In a typical American home the water heater uses more energy than any other appliance in the home except for the heating system. Depending on local energy prices, it costs a typical family of four between $200 and $500 per year for water heating. For many families, this represents a significant portion of their utility bills.

For most households, the energy used to heat water can be reduced by 25-50 percent through conservation. This amounts to a savings of approximately $50-$250 per year at current rates. This web site offers many tips for reducing hot water usage. Here are some tips for increasing hot water energy efficiency.

Increasing Water Heating Efficiency

Set Back the Water Heater Thermostat
Some states now require that all new water heaters be set at 120°F at the time of sale. This increases the safety and energy efficiency of the heater.

If your water heater was purchased prior to 1984, it's likely that the thermostat is set higher than this, probably between 140°F and 150°F. You should set it back if this is the case. Most people shower at a temperature of 105°F, so a setting of 120°F will still require mixing with cold water for a comfortable temperature.

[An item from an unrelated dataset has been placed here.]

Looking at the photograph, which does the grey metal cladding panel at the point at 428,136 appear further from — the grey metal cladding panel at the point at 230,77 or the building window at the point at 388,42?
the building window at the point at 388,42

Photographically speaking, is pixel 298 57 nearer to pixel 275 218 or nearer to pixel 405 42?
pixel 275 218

Hot water temperatures greater than 120°F are not necessary and should be reduced for several reasons:

  • It can cause scalding. Children and seniors are most often scalded. Scalding occurs in: 2 seconds at 150°F, 15 seconds at 140°F, 30 seconds at 130°F, 10 minutes at 120°F

  • It causes the water heater to lose heat at a much greater rate than would occur if the temperature was kept lower; and

  • It increases the rate of corrosion on internal fittings and other surfaces.

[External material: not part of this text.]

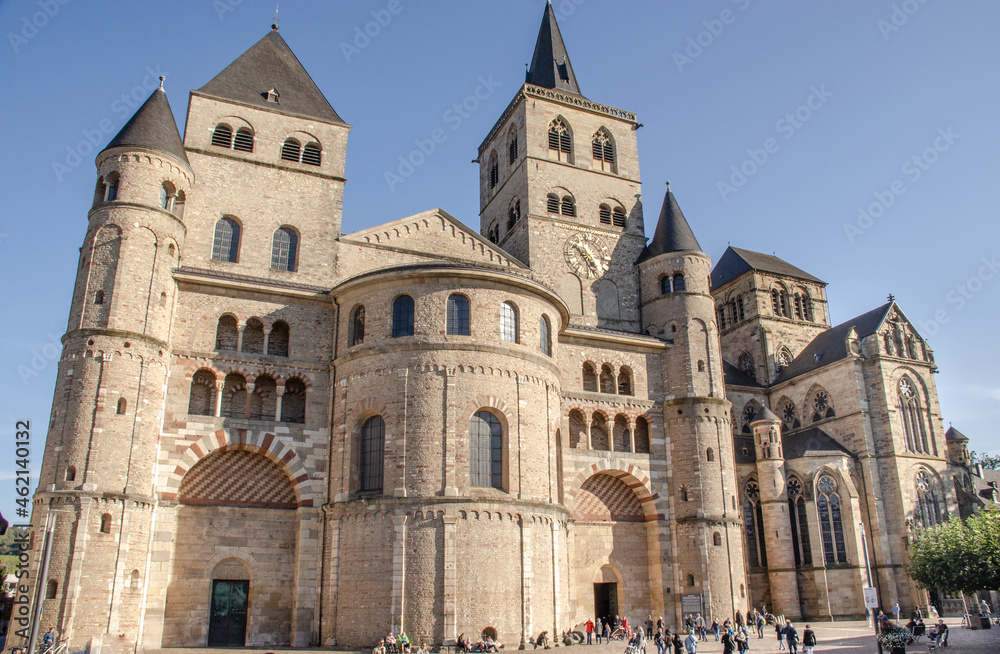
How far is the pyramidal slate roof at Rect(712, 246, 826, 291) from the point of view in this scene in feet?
182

By lowering the thermostat from 150°F to 120°F, energy demand is reduced by 15 percent.

Insulate Your Water Heater
Older water heaters lose heat quickly because they contain only an inch or two of fiberglass insulation (R-5). To reduce heat loss, they should be wrapped with additional fiberglass insulation.

Insulating kits can be purchased at home supply and hardware stores, and some electric utilities will install them at no charge for customers. Most have an insulating value of R-11 and will save $20-$28 per year at current rates.

Rigid foam board insulation placed under the water heater can further reduce heat loss. About two inches of extruded polystyrene board is recommended since it resists compression and does not absorb water.

Gas water heaters should be wrapped with insulation specifically made for gas water heaters. These kits are designed so that they won't block the air intake and insulation will not come in contact with the flue. This is essential for proper functioning of the heater and to avoid a fire hazard.

Insulate Pipes
Your house is a good candidate for pipe insulation if you use water frequently throughout the day, if the pipe runs are long, or if they pass through an insulated crawlspace or basement. It is necessary to wrap hot water pipes only. Pipe insulation comes in different forms:

  • Closed-cell flexible foam tubes (R-3 to R-5);
  • Rigid foam (R-7); and
  • Fiberglass batts (R-11).

Other Water Heating Alternatives
If you have already taken basic hot water conservation measures and seek further reductions of your hot water bill, other water heating alternatives may be considered. These include tempering tanks and demand water, heat pump, solar, and wood-fired water heaters. In general, these systems are most cost-effective in new homes or for families using greater than average quantities of hot water.

Anti Convection Valves
If the hot and cold water outlet and inlet run vertically up from the water tank, convection up these pipes causes heat loss when the tank is not being used. To reduce heat loss, anti convection valves, essentially tiny ball check valves, can be purchased at plumbing outlets and installed on both the inlet and outlet of the water heater. You may need a plumber to install them for you. If so, wait until other plumbing work needs to be done. This will save on costs.

Water Heater Timers
Timers are not very effective at reducing energy use unless time of use (or "peak") rate structures are in use. Also, if the tank is well insulated, the savings from timers will be relatively small. A water heater timer might save 36 kWh (or $1-$2) per year on a well-insulated water heater. Tank insulation wraps, because they are simpler, less expensive and more effective, are a preferable means of saving energy.